■ Exercise prompt: Identify each line in the items below that contains the string "further" with matching case, and copy those lines.

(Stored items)
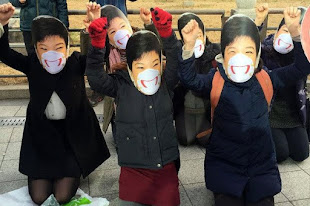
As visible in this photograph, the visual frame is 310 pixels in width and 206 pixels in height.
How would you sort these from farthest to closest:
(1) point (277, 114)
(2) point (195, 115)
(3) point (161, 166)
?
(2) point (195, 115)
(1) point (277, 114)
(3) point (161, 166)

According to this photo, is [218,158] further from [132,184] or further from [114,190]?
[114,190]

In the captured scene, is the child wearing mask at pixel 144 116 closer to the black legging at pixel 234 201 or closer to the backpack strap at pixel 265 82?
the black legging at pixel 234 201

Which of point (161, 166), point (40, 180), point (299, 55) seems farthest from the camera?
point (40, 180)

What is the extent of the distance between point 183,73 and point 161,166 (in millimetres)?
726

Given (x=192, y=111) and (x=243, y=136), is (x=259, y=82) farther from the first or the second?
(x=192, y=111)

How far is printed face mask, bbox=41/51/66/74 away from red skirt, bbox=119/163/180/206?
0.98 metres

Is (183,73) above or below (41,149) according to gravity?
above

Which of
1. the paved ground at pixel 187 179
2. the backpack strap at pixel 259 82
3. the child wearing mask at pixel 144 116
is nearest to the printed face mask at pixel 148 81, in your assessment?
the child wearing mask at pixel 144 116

==

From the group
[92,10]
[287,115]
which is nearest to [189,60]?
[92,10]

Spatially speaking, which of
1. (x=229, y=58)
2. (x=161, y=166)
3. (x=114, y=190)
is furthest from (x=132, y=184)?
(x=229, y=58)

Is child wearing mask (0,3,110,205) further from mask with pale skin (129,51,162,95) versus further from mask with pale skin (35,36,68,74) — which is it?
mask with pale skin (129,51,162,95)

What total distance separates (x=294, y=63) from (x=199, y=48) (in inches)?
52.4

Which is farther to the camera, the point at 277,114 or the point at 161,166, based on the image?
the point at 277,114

■ Written answer:
According to this photo, is [218,158] further from [132,184] or further from [114,190]?
Is child wearing mask (0,3,110,205) further from mask with pale skin (129,51,162,95) versus further from mask with pale skin (35,36,68,74) — which is it?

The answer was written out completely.